··· Data to use ···

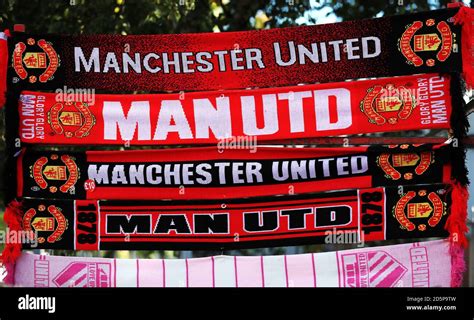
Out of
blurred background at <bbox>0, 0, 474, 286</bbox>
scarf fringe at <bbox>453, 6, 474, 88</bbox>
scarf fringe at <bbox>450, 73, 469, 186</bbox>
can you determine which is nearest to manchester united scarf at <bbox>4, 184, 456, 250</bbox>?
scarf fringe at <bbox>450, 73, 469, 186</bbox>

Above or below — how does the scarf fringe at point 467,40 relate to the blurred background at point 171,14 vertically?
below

···
··· Data to use ···

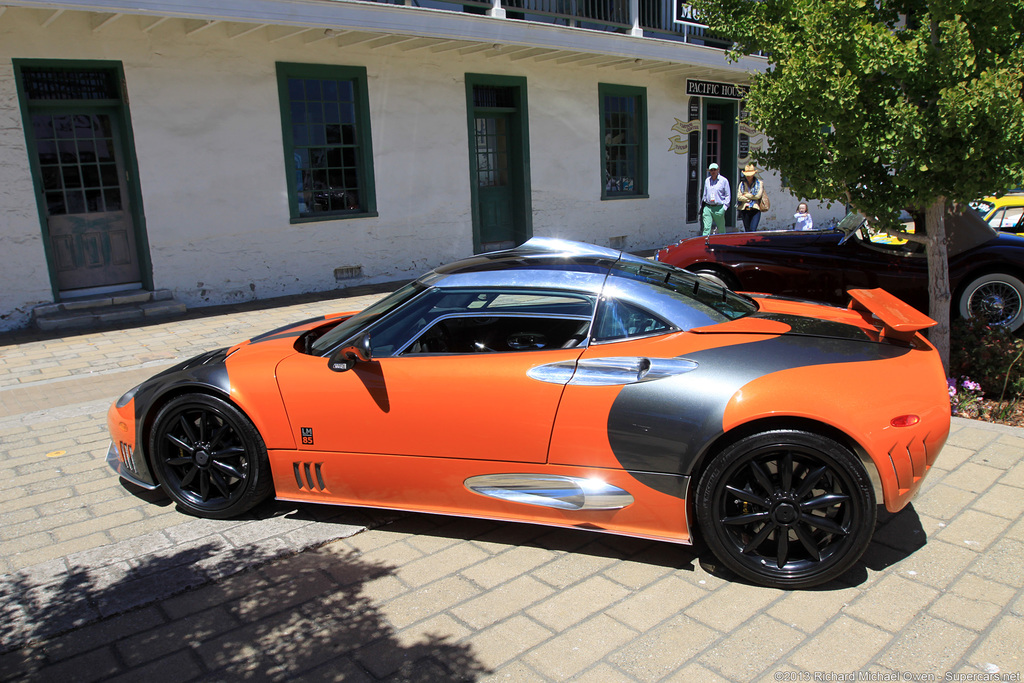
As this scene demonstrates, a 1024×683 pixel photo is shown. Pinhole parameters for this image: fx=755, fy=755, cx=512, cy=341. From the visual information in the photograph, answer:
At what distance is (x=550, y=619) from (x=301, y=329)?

···

Goal -> Can you copy the lines between the one holding "As this scene" and the one holding "At what distance", inclusive, character for character?

Answer to the problem ->
As this scene demonstrates, a 1024×683 pixel photo is shown. Pinhole parameters for this image: fx=755, fy=755, cx=512, cy=341. From the visual information in the photograph, answer:
At what distance is (x=550, y=619) from (x=301, y=329)?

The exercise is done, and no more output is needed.